Passage
┄┄┄┄┄┄┄┄┄┄

Conclusion: OpenAI adheres to the U.S. sanctions regime. It treats Israel as a friendly state (regardless of ICC/ICJ rulings) and Gaza/Palestine as a supported territory, but fails to account for the infrastructural disparity that weaponizes this access in favor of the occupier.

4.2 Narrative and Linguistic Bias (The Zurich Study)

Access does not equal neutrality. Academic audits of ChatGPT’s output regarding the conflict reveal systemic bias embedded in the model’s training data and safety filters. A landmark study by the University of Zurich provides critical data on this front.

Table 4.1: Comparative Algorithmic Bias (University of Zurich Study)

Metric Query Language: Hebrew Query Language: Arabic Audit Insight
Casualty Estimates Systematically reports lower casualty figures. Reports 34% higher fatality estimates on average.39 The model aligns its “truth” with the linguistic user base, reinforcing “filter bubbles” and validating the attacker’s narrative in their own language.
Civilian Harm Less likely to mention children/women casualties. 6x more likely to mention children killed.40 The Arabic model reflects the victim’s reality; the Hebrew model reflects the aggressor’s sanitized narrative.

┄┄┄┄┄┄┄┄┄┄

Data shown
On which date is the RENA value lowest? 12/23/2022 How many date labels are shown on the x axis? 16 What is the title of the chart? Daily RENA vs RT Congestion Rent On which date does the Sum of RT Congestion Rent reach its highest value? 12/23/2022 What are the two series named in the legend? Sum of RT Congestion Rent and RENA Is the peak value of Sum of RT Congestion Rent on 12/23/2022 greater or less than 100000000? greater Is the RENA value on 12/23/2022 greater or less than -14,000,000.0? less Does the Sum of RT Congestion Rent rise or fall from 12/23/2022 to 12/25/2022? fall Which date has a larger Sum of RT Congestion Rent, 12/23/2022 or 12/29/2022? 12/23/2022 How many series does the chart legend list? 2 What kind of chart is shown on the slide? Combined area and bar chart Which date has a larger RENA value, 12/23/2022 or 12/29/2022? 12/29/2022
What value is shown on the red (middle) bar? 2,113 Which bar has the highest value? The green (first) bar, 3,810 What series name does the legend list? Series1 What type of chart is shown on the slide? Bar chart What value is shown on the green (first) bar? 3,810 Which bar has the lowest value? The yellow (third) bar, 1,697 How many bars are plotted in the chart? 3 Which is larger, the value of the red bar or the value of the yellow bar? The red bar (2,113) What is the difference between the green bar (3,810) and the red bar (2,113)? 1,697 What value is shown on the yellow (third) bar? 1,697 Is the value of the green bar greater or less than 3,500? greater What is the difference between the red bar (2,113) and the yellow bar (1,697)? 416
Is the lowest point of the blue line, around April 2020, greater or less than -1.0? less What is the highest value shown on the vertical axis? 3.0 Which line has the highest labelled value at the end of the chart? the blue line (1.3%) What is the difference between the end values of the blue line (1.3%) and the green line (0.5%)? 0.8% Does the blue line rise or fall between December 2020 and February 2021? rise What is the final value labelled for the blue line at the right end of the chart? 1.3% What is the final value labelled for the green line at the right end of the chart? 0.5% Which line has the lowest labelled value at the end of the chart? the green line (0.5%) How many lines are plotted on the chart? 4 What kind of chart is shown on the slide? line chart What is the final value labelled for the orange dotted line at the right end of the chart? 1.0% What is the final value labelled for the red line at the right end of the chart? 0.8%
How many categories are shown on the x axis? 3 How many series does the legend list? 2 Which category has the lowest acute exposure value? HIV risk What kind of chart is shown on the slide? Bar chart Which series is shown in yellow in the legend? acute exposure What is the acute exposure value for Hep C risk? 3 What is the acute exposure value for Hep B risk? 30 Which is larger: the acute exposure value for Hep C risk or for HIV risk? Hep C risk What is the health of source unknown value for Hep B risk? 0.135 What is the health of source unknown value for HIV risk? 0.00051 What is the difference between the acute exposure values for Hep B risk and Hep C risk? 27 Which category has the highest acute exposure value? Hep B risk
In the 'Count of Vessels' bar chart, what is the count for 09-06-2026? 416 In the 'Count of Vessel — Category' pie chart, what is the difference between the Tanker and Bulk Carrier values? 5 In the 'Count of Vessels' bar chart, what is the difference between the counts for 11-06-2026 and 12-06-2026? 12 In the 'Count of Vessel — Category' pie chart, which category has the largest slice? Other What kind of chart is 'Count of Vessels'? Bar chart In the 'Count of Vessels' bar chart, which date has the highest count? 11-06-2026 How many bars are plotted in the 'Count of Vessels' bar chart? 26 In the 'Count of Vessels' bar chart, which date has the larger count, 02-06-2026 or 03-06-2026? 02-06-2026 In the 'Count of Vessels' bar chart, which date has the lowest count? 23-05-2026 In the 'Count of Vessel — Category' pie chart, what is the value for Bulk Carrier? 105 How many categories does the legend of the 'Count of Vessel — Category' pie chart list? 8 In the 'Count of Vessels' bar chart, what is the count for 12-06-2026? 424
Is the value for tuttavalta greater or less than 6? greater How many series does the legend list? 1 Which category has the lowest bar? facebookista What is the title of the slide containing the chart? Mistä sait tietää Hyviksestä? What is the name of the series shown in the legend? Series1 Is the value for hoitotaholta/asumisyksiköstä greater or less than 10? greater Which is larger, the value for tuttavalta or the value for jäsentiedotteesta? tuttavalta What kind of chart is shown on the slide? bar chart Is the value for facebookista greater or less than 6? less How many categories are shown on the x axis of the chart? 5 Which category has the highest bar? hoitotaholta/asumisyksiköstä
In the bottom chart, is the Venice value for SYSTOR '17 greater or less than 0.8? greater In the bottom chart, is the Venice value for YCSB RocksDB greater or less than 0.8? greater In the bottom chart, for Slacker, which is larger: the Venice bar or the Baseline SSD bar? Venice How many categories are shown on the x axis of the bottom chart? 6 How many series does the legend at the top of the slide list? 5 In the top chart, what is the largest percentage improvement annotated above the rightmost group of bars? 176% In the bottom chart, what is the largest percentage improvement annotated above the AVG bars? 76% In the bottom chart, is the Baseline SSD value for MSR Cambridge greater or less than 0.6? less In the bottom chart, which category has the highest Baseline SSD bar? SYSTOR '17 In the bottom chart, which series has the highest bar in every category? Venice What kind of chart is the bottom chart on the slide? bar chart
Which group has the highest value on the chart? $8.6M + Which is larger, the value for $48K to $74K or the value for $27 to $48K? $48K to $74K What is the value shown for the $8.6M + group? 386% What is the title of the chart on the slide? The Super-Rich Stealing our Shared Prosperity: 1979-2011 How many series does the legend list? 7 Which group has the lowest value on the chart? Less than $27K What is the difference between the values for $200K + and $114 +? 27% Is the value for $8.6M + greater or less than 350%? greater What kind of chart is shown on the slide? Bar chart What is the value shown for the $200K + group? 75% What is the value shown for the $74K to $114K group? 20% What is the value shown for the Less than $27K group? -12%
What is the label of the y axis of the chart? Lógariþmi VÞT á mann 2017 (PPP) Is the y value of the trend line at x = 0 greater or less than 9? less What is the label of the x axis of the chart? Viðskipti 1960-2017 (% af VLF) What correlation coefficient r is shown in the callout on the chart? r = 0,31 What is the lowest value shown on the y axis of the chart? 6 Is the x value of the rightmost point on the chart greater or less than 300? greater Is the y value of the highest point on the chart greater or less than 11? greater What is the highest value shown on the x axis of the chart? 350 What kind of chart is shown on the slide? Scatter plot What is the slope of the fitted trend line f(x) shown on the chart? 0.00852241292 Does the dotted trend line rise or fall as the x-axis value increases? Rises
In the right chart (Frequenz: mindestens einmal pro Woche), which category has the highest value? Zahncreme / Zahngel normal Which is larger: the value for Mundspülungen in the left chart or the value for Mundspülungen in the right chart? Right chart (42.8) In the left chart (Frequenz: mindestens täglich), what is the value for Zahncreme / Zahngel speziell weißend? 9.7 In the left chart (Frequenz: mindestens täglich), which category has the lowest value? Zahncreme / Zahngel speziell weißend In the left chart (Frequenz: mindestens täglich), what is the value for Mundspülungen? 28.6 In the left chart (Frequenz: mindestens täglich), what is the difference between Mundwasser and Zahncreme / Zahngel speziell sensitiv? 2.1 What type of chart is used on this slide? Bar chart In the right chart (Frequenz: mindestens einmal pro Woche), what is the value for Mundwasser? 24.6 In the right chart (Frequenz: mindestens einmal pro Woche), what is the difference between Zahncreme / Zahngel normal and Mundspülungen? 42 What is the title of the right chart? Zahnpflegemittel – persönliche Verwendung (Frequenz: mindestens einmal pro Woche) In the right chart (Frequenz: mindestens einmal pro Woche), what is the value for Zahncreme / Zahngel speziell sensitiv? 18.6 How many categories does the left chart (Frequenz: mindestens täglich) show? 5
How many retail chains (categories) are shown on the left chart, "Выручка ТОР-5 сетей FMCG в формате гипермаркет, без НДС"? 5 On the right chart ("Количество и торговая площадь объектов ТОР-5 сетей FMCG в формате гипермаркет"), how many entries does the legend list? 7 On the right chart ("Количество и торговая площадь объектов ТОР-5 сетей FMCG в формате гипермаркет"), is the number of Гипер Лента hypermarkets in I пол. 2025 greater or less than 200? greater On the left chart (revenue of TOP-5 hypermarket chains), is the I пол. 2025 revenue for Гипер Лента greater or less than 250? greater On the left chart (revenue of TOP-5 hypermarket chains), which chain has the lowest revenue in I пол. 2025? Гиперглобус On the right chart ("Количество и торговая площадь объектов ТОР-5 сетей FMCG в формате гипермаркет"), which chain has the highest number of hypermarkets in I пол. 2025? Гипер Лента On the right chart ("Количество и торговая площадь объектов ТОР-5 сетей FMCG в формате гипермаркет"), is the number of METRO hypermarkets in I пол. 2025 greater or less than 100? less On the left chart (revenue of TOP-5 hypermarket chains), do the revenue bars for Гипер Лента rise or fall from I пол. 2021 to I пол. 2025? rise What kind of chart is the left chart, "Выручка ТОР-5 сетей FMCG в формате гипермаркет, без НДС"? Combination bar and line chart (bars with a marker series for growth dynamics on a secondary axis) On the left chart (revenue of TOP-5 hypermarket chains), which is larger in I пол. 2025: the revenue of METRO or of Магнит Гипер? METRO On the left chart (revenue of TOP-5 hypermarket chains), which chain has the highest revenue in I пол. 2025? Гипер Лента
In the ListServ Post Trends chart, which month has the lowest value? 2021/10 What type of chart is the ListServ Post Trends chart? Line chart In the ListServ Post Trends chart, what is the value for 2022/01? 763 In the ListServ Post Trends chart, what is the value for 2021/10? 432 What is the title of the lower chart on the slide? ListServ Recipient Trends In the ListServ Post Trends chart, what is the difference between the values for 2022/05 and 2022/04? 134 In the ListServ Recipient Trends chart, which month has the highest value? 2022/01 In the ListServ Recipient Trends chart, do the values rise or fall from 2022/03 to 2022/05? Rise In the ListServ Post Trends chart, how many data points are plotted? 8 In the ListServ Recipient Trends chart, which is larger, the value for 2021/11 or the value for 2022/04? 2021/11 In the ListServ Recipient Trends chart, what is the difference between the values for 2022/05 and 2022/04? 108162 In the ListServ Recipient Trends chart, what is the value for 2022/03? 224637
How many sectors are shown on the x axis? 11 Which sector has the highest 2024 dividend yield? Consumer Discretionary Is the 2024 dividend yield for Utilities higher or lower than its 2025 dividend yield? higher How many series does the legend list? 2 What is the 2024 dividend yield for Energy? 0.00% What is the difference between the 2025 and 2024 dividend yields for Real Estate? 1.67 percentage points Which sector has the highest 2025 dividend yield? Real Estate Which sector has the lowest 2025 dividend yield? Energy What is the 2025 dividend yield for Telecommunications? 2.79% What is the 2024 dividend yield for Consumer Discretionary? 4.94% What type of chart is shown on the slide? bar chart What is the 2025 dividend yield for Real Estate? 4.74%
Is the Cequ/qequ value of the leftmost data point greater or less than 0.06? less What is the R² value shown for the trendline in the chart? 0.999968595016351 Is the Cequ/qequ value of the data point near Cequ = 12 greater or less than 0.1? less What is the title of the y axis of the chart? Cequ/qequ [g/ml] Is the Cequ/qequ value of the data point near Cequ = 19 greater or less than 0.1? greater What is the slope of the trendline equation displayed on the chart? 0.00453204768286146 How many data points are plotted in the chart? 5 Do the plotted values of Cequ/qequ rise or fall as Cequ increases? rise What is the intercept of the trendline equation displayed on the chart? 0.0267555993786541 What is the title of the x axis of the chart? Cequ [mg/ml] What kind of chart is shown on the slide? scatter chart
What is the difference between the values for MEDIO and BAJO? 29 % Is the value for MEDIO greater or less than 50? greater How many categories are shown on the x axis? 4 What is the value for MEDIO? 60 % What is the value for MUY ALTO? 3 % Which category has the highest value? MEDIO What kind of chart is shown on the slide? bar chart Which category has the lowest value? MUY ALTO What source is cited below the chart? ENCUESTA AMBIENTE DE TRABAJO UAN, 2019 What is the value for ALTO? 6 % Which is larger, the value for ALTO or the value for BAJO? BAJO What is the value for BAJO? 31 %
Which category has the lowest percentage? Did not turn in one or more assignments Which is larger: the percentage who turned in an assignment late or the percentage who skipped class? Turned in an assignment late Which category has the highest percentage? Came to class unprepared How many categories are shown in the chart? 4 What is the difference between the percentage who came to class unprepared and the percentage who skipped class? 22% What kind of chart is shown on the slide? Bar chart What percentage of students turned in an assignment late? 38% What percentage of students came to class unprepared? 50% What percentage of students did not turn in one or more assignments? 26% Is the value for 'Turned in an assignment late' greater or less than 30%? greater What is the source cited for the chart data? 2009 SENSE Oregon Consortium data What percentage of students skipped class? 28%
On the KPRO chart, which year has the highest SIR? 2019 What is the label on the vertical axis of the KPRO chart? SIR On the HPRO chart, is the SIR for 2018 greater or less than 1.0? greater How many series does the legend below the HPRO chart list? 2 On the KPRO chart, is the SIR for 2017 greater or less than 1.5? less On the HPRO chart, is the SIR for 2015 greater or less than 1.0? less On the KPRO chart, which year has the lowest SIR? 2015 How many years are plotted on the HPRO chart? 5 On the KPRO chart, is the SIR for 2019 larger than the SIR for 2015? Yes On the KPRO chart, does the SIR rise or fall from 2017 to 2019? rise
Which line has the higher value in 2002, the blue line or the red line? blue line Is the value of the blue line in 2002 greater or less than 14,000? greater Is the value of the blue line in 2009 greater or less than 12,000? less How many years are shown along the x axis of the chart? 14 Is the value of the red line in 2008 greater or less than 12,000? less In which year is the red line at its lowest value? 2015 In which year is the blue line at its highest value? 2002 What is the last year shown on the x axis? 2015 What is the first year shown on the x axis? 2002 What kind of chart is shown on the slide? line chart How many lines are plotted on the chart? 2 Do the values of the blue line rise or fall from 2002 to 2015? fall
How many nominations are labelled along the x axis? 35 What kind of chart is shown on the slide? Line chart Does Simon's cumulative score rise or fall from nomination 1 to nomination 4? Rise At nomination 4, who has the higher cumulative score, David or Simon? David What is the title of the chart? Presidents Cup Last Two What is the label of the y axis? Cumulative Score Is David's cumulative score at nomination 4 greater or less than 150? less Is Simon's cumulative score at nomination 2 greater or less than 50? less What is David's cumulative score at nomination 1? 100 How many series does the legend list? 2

┄┄┄┄┄┄┄┄┄┄

Activity list
**A.** Transcribe the ChatGPT bias passage, everything from "Metric Query Language: Hebrew" down to "aggressor’s sanitized narrative.".
**B.** In the ChatGPT bias passage, which university conducted the study on the model's bias?
**C.** Summarize the ChatGPT bias passage in two sentences.

Results in order
**A.**
Metric Query Language: Hebrew Query Language: Arabic Audit Insight
Casualty Estimates Systematically reports lower casualty figures. Reports 34% higher fatality estimates on average.39 The model aligns its “truth” with the linguistic user base, reinforcing “filter bubbles” and validating the attacker’s narrative in their own language.
Civilian Harm Less likely to mention children/women casualties. 6x more likely to mention children killed.40 The Arabic model reflects the victim’s reality; the Hebrew model reflects the aggressor’s sanitized narrative.

**B.** The University of Zurich.

**C.** OpenAI adheres to the U.S. sanctions regime, treating Israel as a friendly state and Gaza/Palestine as a supported territory, but it fails to account for the infrastructural disparity that weaponizes this access in favor of the occupier. Arguing that access does not equal neutrality, the passage cites a University of Zurich study finding that ChatGPT reports lower casualty figures and mentions children and women casualties less often when queried in Hebrew than in Arabic.